For the reasons of the analysis and the validation of the supposed logical connections between different safety related fault events and states in the railways, a network of technical train monitoring components must exist. The data acquisition can be done on the vehicle-side or wayside or both together. Based upon research projects within the last years several sensor systems are now available which can be used for automated monitoring. Aim of such devices is to increase operational quality by means of prevention and therefore to guarantee a safe and reliable transport of passengers and goods. The key issue by the observations is the evaluation of the proper correlation of the collected data (allocation of fault state to vehicle number). If this practical problem can be solved, a huge database of monitored parameters and therefore of particular detailed information about important fault states and events will be available.

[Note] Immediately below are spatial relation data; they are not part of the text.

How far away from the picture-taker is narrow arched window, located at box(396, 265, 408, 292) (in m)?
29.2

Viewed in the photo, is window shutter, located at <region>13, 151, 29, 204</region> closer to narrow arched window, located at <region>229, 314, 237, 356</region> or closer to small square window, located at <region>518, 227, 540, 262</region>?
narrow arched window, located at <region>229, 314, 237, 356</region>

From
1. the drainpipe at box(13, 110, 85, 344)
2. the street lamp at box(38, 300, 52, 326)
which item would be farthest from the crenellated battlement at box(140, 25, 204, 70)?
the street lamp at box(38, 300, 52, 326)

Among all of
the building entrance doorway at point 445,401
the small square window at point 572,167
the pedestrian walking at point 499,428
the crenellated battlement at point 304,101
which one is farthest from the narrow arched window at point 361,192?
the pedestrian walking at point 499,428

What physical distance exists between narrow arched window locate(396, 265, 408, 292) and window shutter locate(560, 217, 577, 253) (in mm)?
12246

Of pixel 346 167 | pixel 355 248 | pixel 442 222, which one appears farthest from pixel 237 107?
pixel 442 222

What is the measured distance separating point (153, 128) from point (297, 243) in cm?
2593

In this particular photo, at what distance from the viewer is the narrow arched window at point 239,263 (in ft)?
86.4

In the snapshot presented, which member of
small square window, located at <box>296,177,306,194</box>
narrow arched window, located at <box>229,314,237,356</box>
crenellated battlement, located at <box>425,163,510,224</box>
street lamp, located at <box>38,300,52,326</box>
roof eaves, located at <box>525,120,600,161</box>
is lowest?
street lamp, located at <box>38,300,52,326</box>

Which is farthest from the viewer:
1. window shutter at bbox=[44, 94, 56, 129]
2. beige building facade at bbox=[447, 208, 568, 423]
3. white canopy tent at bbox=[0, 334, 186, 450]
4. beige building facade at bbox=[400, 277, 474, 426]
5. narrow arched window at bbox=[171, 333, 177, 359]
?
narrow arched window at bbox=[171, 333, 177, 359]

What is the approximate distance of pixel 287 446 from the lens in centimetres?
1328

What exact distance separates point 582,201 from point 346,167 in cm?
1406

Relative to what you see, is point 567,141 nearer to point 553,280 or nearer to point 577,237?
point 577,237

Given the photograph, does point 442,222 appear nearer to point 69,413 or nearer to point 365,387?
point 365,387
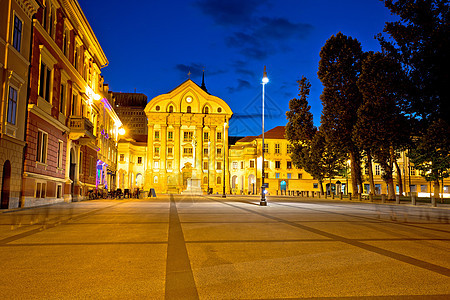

Under consideration of dependencies between failure states reactions on recognized failures states can be optimized. This causes a reduction of loss by prevention of secondary losses and improves the safety of railway operation. Based upon reduced secondary losses the availability of rolling stock and infrastructure should increase and therefore the efficiency of operation should also increase. Therefore a cross border recording along the European corridors is required.
Annex III of directive 2008/57/EC  specifies the essential requirements on interoperability which a railway system has to fulfill. Safety is one of these essential requirements and is defined by several requirements. One of them is for the design, construction or assembly, maintenance and monitoring of safety-critical components, and more particularly of the components involved in train movements.
In accordance to directive 2008/57/EC the railway companies must verify this at least in context to the conferral and monitoring of safety authorization based upon article 11 of directive 2004/49/EC  and for licensing and supervision of safety certification based upon article 10 of directive 2004/49/EC.
In the recently started European project “D-Rail - Development of the Future Rail Freight System to Reduce the Occurrences and Impact of Derailment” this methodology will be applied to identify failures in railway operation, which have to be monitored to prevent derailments.
Described work was funded by the Austrian ministry of transport, technology and innovation in the frame of the program ISB – “Innovative System Railway”.